• TASK INPUTS
• • • •

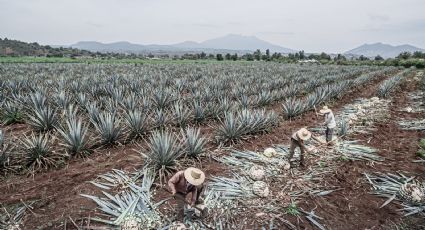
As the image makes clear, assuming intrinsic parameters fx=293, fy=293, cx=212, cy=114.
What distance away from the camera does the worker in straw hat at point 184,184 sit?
11.0 ft

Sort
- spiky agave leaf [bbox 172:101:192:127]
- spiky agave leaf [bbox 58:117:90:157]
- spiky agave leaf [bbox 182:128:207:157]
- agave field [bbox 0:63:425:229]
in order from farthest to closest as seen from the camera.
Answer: spiky agave leaf [bbox 172:101:192:127] → spiky agave leaf [bbox 58:117:90:157] → spiky agave leaf [bbox 182:128:207:157] → agave field [bbox 0:63:425:229]

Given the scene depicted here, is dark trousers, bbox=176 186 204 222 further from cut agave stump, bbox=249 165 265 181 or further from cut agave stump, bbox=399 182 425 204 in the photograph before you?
cut agave stump, bbox=399 182 425 204

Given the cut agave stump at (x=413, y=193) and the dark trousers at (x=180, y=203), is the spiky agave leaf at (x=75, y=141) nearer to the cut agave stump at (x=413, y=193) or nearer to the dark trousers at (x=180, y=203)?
the dark trousers at (x=180, y=203)

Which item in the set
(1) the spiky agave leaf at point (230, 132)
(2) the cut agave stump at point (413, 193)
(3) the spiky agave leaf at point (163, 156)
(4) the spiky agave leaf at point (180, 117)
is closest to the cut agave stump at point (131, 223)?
(3) the spiky agave leaf at point (163, 156)

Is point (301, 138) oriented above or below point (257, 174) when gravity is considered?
above

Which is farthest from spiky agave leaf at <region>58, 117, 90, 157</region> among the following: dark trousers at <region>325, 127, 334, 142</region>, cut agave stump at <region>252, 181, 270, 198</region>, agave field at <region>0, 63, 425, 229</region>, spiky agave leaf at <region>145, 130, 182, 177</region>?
dark trousers at <region>325, 127, 334, 142</region>

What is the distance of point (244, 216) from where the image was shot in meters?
3.87

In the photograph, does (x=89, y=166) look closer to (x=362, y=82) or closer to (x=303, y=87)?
(x=303, y=87)

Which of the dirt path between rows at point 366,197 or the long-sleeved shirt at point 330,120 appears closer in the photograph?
the dirt path between rows at point 366,197

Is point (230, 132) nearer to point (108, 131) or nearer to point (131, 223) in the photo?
point (108, 131)

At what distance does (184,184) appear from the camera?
3.53 m

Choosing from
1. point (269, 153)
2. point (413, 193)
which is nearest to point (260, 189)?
point (269, 153)

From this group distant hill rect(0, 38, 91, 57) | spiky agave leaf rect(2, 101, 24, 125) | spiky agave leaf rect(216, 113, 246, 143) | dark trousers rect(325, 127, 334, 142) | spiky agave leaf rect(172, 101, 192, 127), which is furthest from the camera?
distant hill rect(0, 38, 91, 57)

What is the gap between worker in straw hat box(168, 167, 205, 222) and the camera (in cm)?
335
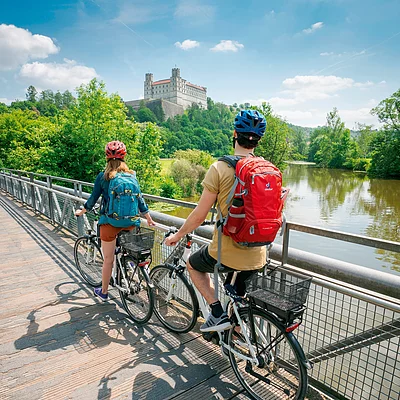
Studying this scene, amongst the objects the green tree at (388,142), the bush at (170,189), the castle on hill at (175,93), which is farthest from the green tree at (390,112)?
the castle on hill at (175,93)

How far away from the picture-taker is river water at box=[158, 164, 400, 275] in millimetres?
16516

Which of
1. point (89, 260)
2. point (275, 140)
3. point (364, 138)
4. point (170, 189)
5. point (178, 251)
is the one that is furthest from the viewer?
point (364, 138)

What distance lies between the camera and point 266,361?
7.41ft

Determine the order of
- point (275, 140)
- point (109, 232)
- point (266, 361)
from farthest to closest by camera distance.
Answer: point (275, 140) → point (109, 232) → point (266, 361)

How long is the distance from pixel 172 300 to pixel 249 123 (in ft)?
6.42

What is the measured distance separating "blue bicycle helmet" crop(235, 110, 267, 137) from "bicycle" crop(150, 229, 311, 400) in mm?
958

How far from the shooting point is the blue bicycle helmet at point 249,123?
2074 mm

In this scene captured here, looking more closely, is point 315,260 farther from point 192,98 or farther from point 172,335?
point 192,98

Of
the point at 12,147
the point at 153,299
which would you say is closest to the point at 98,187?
the point at 153,299

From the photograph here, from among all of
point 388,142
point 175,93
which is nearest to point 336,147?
point 388,142

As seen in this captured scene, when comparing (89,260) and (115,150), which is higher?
(115,150)

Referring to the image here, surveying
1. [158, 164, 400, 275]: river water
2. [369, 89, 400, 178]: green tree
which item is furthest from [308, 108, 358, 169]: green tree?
[158, 164, 400, 275]: river water

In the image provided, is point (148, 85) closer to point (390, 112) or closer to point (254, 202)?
point (390, 112)

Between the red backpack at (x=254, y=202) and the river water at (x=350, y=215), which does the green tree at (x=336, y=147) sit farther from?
the red backpack at (x=254, y=202)
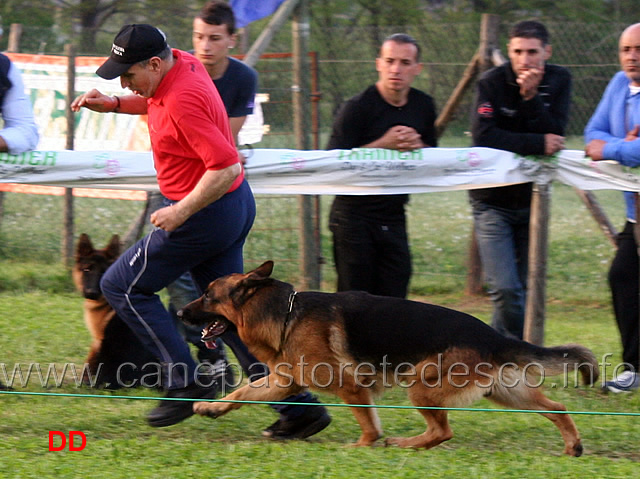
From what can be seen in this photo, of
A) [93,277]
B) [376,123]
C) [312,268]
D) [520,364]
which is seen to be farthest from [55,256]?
[520,364]

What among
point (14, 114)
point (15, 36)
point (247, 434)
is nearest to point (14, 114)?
point (14, 114)

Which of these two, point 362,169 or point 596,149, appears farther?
point 362,169

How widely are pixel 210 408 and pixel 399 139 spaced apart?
2.19 meters

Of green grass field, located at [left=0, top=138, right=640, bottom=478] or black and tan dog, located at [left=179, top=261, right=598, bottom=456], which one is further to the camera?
black and tan dog, located at [left=179, top=261, right=598, bottom=456]

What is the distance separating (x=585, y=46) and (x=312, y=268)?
450cm

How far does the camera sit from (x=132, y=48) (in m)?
4.00

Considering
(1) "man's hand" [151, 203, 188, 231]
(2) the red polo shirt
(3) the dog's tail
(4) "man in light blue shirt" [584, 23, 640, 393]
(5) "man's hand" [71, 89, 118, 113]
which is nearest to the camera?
(2) the red polo shirt

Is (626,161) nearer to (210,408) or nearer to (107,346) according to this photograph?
(210,408)

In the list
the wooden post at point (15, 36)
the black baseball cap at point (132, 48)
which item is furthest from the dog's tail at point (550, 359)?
the wooden post at point (15, 36)

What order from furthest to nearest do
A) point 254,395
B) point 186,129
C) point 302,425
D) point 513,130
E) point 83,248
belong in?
point 513,130
point 83,248
point 302,425
point 254,395
point 186,129

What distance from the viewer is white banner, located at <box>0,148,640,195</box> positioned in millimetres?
5676

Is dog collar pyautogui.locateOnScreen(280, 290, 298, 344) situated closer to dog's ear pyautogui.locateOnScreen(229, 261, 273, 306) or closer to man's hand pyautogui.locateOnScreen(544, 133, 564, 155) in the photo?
dog's ear pyautogui.locateOnScreen(229, 261, 273, 306)

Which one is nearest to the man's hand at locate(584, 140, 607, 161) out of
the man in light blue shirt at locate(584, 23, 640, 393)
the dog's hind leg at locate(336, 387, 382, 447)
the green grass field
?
the man in light blue shirt at locate(584, 23, 640, 393)

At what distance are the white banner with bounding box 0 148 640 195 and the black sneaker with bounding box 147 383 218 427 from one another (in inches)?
71.7
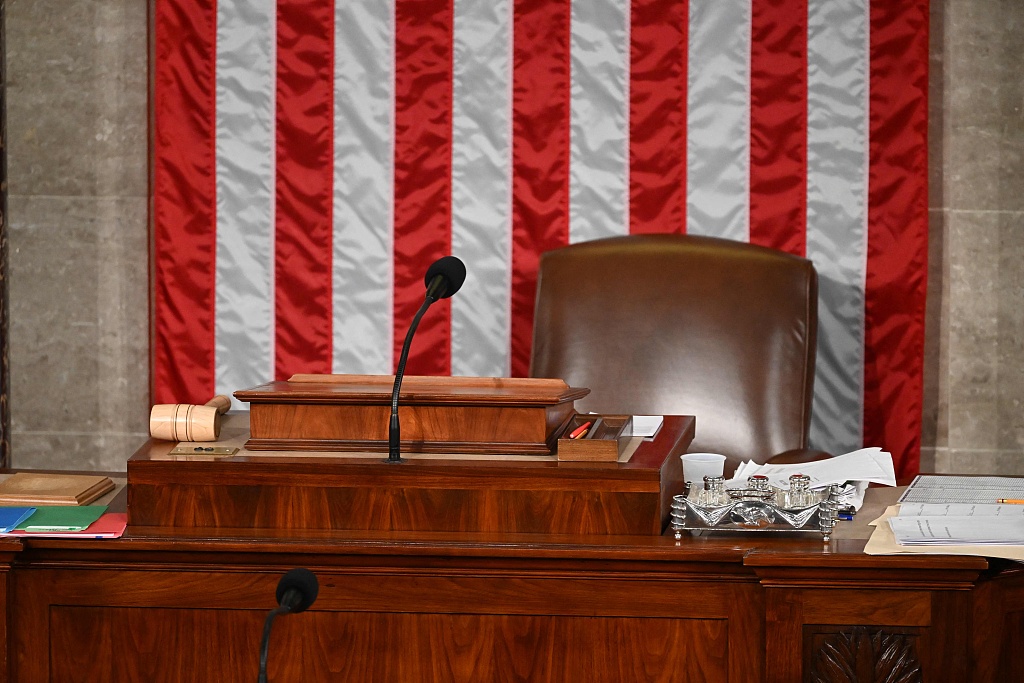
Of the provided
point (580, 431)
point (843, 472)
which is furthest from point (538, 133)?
point (580, 431)

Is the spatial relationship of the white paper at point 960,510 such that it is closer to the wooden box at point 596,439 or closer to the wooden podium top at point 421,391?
the wooden box at point 596,439

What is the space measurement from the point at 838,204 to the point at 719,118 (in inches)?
16.7

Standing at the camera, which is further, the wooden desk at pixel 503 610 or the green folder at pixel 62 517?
the green folder at pixel 62 517

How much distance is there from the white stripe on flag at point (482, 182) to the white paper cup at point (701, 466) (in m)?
1.34

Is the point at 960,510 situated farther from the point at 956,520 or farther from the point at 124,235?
the point at 124,235

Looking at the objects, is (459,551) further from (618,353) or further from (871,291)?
(871,291)

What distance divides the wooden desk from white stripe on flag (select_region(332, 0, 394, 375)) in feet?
5.55

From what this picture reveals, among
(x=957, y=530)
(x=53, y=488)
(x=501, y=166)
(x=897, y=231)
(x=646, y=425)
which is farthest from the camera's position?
(x=501, y=166)

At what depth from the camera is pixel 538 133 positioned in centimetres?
320

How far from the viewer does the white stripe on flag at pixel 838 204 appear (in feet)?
10.2

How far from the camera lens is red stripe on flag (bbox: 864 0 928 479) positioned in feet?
10.1

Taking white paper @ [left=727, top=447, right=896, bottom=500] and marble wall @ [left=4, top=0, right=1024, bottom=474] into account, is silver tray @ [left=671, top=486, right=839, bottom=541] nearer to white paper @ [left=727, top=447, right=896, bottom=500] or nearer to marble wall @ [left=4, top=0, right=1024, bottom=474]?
white paper @ [left=727, top=447, right=896, bottom=500]

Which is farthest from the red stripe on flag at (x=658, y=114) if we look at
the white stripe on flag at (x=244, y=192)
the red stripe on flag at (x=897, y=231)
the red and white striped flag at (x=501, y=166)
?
the white stripe on flag at (x=244, y=192)

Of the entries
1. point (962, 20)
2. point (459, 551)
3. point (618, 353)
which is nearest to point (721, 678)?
point (459, 551)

• • • •

• SHORT EXERCISE
Give again only the lines starting at the one that contains "Of the provided" and running to the end of the data.

• IN RESPONSE
Of the provided
point (580, 431)
point (843, 472)
which is furthest from point (538, 133)?
point (580, 431)

Is the spatial relationship of the white paper at point 960,510 such that it is closer to the wooden box at point 596,439 or closer to the wooden podium top at point 421,391?
the wooden box at point 596,439

What is the space measurement from the point at 838,204 to the point at 719,118 (in inches)?
16.7

Standing at the camera, which is further, the wooden desk at pixel 503 610 or the green folder at pixel 62 517?
the green folder at pixel 62 517

How much distance is there from the white stripe on flag at point (482, 182) to the white paper cup at point (701, 466) (in m)?
1.34

Is the point at 960,510 situated farther from the point at 956,520 or farther from the point at 124,235?
the point at 124,235

Looking at the objects, is (459,551) further from (618,353) or further from (871,291)?
(871,291)

What distance divides the wooden desk from white stripe on flag (select_region(332, 0, 394, 375)) in feet?
5.55

From what this picture reveals, among
(x=957, y=530)
(x=53, y=488)
(x=501, y=166)
(x=897, y=231)
(x=646, y=425)
which is farthest from the camera's position?
(x=501, y=166)

At what depth from the camera is pixel 538 133 positioned in centimetres?
320

How far from the viewer does the white stripe on flag at pixel 838 204 appear (in feet)?
10.2

How far from the camera lens is red stripe on flag (bbox: 864 0 928 479) positioned in feet?
10.1

Taking white paper @ [left=727, top=447, right=896, bottom=500] and marble wall @ [left=4, top=0, right=1024, bottom=474] into account, is silver tray @ [left=671, top=486, right=839, bottom=541] nearer to white paper @ [left=727, top=447, right=896, bottom=500] or nearer to marble wall @ [left=4, top=0, right=1024, bottom=474]?
white paper @ [left=727, top=447, right=896, bottom=500]

Which is farthest from the red stripe on flag at (x=658, y=114) if we look at
the white stripe on flag at (x=244, y=192)
the red stripe on flag at (x=897, y=231)
the red and white striped flag at (x=501, y=166)
?
the white stripe on flag at (x=244, y=192)

Of the entries
1. point (962, 20)
2. point (459, 551)
3. point (618, 353)
which is nearest to point (721, 678)?
point (459, 551)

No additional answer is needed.